Ausgehend von dem empirischen Befund, dass die seit dem Fall des Eisernen Vorhangs mit hohem politischen und finanziellen Aufwand vorangetriebenen Bemühungen, Rechtsstaatlichkeit global zu etablieren, wenig erfolgreich waren, liefert Meyer einerseits einen Erklärungsansatz für diesen Misserfolg und schlägt andererseits eine theoretische Neuorientierung bei der Definition von Rechtsstaatlichkeit vor. Dass der bislang eingeschlagene Weg des Norm- und Institutionenexports keine globale Vereinheitlichung der normativen Standards angestoßen hat und stattdessen bei der überwiegenden Mehrzahl der rechtsstaatlichen Transformationsstaaten dysfunktionale Entwicklungen oder roll-back-Effekte zu beobachten sind, resultiert – so die zentrale These der Arbeit – aus der Unzulänglichkeit der etablierten theoretischen Kategorisierung von Rechtsstaatlichkeit in formelle und materielle Anforderungen. Anstelle der abstrakt-rechtswissenschaftlichen Kategorien „formell“ und „materiell“ schlägt das Projekt eine Re-Politisierung rechtsstaatlicher Kriterien vor und orientiert sich hierfür am deutschen Rechtsstaat als einem der beiden politischen Ur-Modelle neben der englischen Rule of Law.

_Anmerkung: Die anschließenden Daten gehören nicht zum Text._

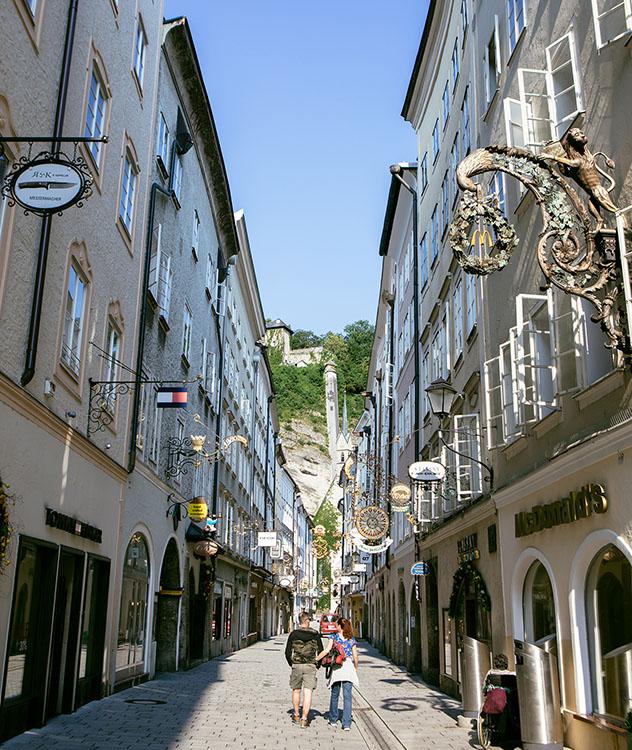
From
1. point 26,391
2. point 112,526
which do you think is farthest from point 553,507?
point 112,526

Zu ihren Publikationen im Forschungsprojekt zählen: Meyer, Ulrike (2012): Idealität, Interessen, Ignoranz. Zur schwierigen Gemengelage der internationalen Rechtsstaatsförderung, in: Der Staat, 51 (2012), 1, 35-55 und Draganova, Viktoria/ Kroll, Stefan/ Landerer, Helmut/ Meyer, Ulrike (Hg.) (2011): Inszenierung des Rechts - Law on Stage, Jahrbuch Junge Rechtsgeschichte; Bd. 6, München: Meidenbauer.

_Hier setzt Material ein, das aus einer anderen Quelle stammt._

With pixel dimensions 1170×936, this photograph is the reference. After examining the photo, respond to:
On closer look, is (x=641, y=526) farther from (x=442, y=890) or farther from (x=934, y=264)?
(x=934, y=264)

Die wichtigsten Veranstaltungen im Forschungsprojekt waren die Workshop-Reihe „Rechtsnorm und Rechtskritik“, „Die Inszenierung des Rechts – Law on Stage“; 16th European Forum of Young Legal Historians, Max-Planck-Institut für europäische Rechtsgeschichte, Frankfurt am Main 25.-27.03.2010 und die Leitung des Panels „Die Reichweite von Gerechtigkeitsprinzipien/ The Scope of Principles of Justice“, 1. Nachwuchskonferenz des Exzellenzclusters „Formation of Normative Orders“ der Goethe-Universität Frankfurt am Main zum Thema „Normative Ordnungen: Rechtfertigung und Sanktion“; Frankfurt am Main 23.-25.10.2009.